Dataveillance is the systematic use of personal data systems in the investigation or monitoring of the actions or communications of one or more persons. Personal surveillance is the surveillance of an identified person. Mass surveillance is the surveillance of groups of people, usually large groups, generally so as to identify individuals who belong to some particular class of interest to the surveillance organization, or perhaps to repress their behaviour.

Organisations acquire power over individuals through the accumulation of data about them. They can enhance that power by drawing data from multiple sources. Individuals are generally incapable of withstanding the pressure, and of enforcing correction of erroneous data, mistaken judgements and unreasonable decisions.

At the level of society as a whole, further serious problems arise, as a climate of suspicion prevails, and individual self-determination and diversity are strangled by the 'chilling effect' of omnipresent monitoring.

The threats of dataveillance to privacy are well-documented (e.g. Clarke 1988), and are not further examined here.


Threats in Chip-Based Schemes

Chip-cards are capable of being applied to a great many purposes. This section provides a brief scan of the privacy implications of several of them. Additional analyses are to be found in the N.S.W. Privacy Committee's 'Smart Cards: Big Brother's Little Helpers' (1995); and in Privacy International's archives on Identity Cards.

An assessment of the privacy issues in the retail financial sector Clarke (1996d) identified the following major concerns:

Beyond their applications in financial services, cards and their associated databases can provide evidence of identity and of affiliation. The risks have been dramatised, although not unduly exaggerated, using the catchcry "Is your Jew-bit set?", and "Let your card 'out' your homosexuality for you!". Beyond the well-known examples such as the fate of Jews in The Netherlands at the time of the Nazi invasion, recent press reports suggested that racial information associated with the national id card was used in distingushing people's tribal association during the Ruanda massacres.

Two further applications of chips are of great significance. The first of these is as a means of carrying the cryptographic keys that are very likely to be used by people in the near future to encrypt messages, and to digitally sign electronic documents. There is a serious risk that one maverick nation, the United States, may continue its unrealistic, Cold War-era stance, and seek the ability to intrude into individuals' private keys.

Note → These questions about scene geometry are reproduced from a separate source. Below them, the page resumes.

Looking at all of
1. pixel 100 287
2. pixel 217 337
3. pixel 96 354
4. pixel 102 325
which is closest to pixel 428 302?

In any case, digital signatures, and the key certification authority mechanism to support them, generate a range of privacy implications. These are examined in Greenleaf & Clarke (1997).

Another application of a chip is to carry a biometric, i.e. a measure of some part of a person such as a fingerprint, or the geometry of a hand, finger, or thumb; or of some pattern of the person's behaviour, such as the dynamics of signature-writing or password-typing. The biometric can then be used to test whether the person presenting the card is likely to be the same as the person to whom it was issued. It could also be used as a means of unlocking the encryption keys stored on the same chip. Biometrics are for many people highly intrusive and threatening. Depending on how they are applied, they could not just seem that way, but be that way.


Threats in Multi-Purpose Identification Schemes

Many identification schemes are used by a single organisation, for a single purpose; but there are obvious attractions in sharing the costs across multiple organisations and business functions.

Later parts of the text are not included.